"If it be dull and hideous, no wonder the people who are compelled to do business in it seek the pleasures of home out of it."

"It is very droll that though the middle class entirely govern the melancholy Albion, it is the only country in Europe in which the middle class seem to have no amusements; nay, they legislate against amusement. They have no leisure-day but Sunday; and on that day they close all their theatres, even their museums and picture-galleries. What amusements there may be in England are for the higher classes and the lowest."

"What are the amusements of the lowest class?"

"Getting drunk."

"Nothing else?"

"Yes. I was taken at night under protection of a policeman to some cabarets, where I found crowds of that class which is the stratum below the working class; lads who sweep crossings and hold horses, mendicants, and, I was told, thieves, girls whom a servant-maid would not speak to, very merry, dancing quadrilles and waltzes, and regaling themselves on sausages,—the happiest-looking folks I found in all London; and, I must say, conducting themselves very decently."

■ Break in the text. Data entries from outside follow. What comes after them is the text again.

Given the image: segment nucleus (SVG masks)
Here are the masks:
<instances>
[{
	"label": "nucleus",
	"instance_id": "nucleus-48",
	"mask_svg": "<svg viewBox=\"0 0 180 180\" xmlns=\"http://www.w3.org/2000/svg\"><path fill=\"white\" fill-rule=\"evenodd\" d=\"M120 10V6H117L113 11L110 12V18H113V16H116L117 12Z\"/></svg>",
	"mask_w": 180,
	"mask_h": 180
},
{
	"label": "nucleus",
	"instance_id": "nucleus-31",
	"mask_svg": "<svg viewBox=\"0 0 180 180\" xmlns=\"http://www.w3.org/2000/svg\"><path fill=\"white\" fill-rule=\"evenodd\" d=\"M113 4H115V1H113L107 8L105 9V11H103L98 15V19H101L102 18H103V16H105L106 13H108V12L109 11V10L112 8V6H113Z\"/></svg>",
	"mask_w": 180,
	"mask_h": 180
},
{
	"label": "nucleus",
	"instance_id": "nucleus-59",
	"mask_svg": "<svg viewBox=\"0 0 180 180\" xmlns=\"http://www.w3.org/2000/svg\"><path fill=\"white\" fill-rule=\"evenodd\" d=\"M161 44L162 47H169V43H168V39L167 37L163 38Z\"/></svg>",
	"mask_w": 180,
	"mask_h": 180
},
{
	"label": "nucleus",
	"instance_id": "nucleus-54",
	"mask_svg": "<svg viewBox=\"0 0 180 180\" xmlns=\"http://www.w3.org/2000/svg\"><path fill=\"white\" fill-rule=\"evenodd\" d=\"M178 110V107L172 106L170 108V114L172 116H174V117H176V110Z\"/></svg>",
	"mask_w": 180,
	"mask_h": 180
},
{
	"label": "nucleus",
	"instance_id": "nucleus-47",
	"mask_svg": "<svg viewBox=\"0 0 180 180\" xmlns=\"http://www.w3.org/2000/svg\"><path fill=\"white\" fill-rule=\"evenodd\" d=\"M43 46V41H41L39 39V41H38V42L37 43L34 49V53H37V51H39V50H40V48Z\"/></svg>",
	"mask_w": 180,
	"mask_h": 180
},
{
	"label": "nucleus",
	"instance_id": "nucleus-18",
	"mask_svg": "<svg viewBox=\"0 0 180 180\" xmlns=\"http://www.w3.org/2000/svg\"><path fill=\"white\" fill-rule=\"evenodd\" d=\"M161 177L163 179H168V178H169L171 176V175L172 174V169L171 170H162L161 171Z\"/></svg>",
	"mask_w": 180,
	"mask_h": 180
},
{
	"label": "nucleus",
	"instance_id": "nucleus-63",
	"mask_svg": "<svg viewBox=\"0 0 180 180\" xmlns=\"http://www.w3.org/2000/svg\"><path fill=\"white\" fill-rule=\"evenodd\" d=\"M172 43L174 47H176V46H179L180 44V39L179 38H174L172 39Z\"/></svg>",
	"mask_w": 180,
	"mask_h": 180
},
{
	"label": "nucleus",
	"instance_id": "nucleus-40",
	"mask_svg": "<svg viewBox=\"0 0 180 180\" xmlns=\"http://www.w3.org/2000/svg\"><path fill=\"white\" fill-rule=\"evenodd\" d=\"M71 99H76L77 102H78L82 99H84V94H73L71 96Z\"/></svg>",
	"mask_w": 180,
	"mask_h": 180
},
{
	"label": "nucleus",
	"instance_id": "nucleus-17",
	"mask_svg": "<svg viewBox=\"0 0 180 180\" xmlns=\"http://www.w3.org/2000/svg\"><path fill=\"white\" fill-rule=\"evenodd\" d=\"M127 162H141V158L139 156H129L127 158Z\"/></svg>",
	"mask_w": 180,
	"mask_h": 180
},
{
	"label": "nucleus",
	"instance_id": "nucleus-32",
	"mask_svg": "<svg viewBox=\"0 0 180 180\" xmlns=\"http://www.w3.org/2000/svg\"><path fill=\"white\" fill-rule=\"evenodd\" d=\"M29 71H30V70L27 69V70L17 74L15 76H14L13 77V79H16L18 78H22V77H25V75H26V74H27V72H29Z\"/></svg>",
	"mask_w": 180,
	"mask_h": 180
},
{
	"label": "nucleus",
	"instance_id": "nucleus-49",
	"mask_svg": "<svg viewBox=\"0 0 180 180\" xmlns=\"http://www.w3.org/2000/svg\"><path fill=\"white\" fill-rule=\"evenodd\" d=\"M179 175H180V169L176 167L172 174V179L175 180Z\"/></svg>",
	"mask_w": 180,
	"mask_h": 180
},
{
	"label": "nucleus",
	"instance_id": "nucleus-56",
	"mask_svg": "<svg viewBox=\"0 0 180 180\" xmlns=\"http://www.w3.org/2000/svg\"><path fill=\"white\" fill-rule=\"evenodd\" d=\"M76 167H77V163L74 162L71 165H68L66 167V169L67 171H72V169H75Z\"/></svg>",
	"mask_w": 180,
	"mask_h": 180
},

"Ah!" Here Lemercier pulled the check-string. "Will you object to a walk in this quiet alley? I see some one whom I have promised the Englishman to—But heed me, Alain, don't fall in love with her."

CHAPTER VII.

The lady in the pearl-coloured dress! Certainly it was a face that might well arrest the eye and linger long on the remembrance.

There are certain "beauty-women" as there are certain "beauty-men," in whose features one detects no fault, who are the show figures of any assembly in which they appear, but who, somehow or other, inspire no sentiment and excite no interest; they lack some expression, whether of mind, or of soul, or of heart, without which the most beautiful face is but a beautiful picture. This lady was not one of those "beauty-women." Her features taken singly were by no means perfect, nor were they set off by any brilliancy of colouring. But the countenance aroused and impressed the imagination with a belief that there was some history attached to it, which you longed to learn. The hair, simply parted over a forehead unusually spacious and high for a woman, was of lustrous darkness; the eyes, of a deep violet blue, were shaded with long lashes.